Japan Institute for National Fundamentals
https://jinf.jp/

Speaking out

Tadae Takubo

#117 U.S. Drives Wedge into China-Myanmar Relationship

Tadae Takubo / 2011.12.01 (Thu)


November 28, 2011

The United States and Myanmar have apparently made rapid improvements in their relationship.

U.S. Secretary of State Hillary Clinton will visit Myanmar for three days from November 30. She is the first U.S. secretary of state to visit that country in 57 years since John Foster Dulles under the Eisenhower administration. In a run-up to Clinton’s Myanmar visit, President Barack Obama named Derek Mitchell, deputy assistant secretary of defense for Asian and Pacific security affairs, as U.S. special representative and policy coordinator for Myanmar in April and sent him to Myanmar in September. Mitchell met with senior Myanmar government officials and opposition party leaders during his five-day visit. In late September, Myanmar Foreign Minister Wunna Maung Lwin held talks with senior U.S. State Department officials in New York and Washington. In October, Mitchell visited Myanmar again. We thus have seen busy developments regarding the U.S.-Myanmar relationship.

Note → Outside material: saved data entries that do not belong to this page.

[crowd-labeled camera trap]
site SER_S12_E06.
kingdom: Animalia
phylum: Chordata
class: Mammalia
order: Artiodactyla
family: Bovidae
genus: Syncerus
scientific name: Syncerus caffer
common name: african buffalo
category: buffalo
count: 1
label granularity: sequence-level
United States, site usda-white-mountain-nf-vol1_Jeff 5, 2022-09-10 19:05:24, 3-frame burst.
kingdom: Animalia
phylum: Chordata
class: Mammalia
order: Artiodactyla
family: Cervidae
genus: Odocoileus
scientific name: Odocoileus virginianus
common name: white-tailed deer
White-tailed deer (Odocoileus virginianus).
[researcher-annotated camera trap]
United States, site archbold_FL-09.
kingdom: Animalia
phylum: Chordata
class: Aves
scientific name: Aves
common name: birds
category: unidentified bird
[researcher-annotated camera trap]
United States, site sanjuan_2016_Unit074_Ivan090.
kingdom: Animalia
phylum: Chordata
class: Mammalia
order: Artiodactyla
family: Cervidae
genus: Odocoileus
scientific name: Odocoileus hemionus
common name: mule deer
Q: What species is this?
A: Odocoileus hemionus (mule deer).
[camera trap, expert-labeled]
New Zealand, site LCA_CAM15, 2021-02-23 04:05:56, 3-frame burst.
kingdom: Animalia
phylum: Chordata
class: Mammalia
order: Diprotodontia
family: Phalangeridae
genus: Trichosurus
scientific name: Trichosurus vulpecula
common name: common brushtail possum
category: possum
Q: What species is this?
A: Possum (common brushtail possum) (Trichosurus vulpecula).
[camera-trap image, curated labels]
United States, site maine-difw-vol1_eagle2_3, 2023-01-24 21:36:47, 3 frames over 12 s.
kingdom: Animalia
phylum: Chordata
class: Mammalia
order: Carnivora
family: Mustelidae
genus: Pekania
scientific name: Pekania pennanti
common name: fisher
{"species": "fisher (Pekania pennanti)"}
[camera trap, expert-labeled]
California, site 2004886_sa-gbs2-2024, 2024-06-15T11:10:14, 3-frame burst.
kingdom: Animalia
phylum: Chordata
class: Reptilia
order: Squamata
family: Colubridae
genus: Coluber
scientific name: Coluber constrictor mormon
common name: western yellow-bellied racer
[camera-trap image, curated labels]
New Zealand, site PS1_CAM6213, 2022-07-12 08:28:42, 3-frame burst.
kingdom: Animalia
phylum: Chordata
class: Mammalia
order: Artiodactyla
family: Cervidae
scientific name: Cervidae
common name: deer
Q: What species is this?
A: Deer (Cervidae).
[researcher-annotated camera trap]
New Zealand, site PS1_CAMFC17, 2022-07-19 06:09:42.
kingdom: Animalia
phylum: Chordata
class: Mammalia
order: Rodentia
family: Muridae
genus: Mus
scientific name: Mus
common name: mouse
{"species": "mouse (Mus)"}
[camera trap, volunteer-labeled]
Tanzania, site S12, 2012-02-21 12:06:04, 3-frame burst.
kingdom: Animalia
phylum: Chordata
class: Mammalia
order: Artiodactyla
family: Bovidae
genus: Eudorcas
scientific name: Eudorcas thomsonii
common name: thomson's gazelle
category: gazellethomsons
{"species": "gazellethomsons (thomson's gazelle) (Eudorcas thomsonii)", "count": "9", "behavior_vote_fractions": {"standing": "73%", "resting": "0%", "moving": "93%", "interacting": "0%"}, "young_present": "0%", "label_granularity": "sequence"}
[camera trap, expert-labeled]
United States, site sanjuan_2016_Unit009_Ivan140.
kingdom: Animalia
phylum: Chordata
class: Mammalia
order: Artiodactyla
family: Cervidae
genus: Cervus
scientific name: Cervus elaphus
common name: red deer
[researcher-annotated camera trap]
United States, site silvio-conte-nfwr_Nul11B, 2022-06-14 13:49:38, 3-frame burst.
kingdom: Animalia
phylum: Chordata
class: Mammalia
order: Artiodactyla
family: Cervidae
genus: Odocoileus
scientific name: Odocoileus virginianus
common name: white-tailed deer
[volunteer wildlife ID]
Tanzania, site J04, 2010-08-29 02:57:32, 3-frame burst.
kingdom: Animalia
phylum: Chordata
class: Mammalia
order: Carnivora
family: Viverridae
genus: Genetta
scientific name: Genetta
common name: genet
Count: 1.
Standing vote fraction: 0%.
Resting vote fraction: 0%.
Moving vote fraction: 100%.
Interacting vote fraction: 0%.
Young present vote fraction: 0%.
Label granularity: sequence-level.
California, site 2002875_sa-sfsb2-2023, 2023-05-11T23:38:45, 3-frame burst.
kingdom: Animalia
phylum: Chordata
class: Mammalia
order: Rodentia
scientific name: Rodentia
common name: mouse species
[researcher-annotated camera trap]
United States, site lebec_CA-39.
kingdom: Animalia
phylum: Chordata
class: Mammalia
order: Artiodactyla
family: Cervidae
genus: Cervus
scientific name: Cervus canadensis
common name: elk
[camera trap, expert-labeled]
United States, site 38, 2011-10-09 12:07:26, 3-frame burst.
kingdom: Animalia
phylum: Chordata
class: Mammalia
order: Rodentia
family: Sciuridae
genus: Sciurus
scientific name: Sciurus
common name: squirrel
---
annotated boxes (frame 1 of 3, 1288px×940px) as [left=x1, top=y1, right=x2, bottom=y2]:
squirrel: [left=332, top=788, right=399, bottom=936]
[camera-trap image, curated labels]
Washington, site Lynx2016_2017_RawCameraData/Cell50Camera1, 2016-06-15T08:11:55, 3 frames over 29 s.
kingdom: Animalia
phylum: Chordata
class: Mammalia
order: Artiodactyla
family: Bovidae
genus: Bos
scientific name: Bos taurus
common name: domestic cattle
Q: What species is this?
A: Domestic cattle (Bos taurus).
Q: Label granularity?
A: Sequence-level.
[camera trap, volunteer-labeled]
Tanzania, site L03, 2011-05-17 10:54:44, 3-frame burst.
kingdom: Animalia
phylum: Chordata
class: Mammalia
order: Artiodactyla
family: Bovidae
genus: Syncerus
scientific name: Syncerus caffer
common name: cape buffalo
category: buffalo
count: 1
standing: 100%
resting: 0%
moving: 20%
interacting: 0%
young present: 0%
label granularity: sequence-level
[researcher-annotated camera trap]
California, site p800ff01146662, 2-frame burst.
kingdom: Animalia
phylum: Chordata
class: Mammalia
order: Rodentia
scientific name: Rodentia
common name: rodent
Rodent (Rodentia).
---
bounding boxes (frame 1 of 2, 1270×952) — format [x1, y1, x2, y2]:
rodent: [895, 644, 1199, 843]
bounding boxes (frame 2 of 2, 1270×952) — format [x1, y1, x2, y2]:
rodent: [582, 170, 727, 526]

A dam construction freeze encouraged Obama

Thein Sein, a general who became Myanmar’s president last March after serving as prime minister in its military junta, has embarked on democratization policies one after another. He eased tough regulations on the freedom of speech and press and promptly met with Myanmar democracy leader Aung San Suu Kyi. The president also released political prisoners and decided to register the Suu Kyi-led National League for Democracy, which was dissolved after boycotting a general election in November 2010. The Association of Southeast Asian Nations might have recognized the new Myanmar government as going in the direction of democratization. At a recent ASEAN summit in Bali, Indonesia, ASEAN leaders chose Myanmar as the ASEAN chair for 2014.

A key factor that encouraged President Obama to send Mrs. Clinton to Myanmar might have been President Thein Sein’s announcement of his decision in Parliament on September 30 to freeze a China-backed Myitsone dam construction project that had started on the upper Irrawaddy River in northern Myanmar. He said he made the decision in consideration of domestic public opinion against the project. The top leader publicly stated his respect for public opinion. Such development had been unbelievable under the past military junta.

Suu Kyi and other Myanmar intellectuals raised opposition to the dam construction project because a leaked report of China Power Investment Corp. in charge of the construction indicated the project would affect the natural ecosystem. Furthermore, 90% of electricity generated at the dam would be transmitted to southern China. Myanmar’s unilateral decision to freeze the project has angered China

A possible democracy chain reaction

Mrs. Clinton’s visit to Myanmar may lead the United States to drive a wedge into the China-Myanmar relationship. The dam construction project has backfired on China that has failed to understand the significance of the Irrawaddy River for Myanmar history. What may happen if a democratic country emerges at China’s exit to the south? May a chain reaction come in North Korea, Tibet and Uighur and among pro-democracy forces in China? We can say the United States has come back to Asia.

Tadae Takubo is Vice President, Japan Institute for National Fundamentals.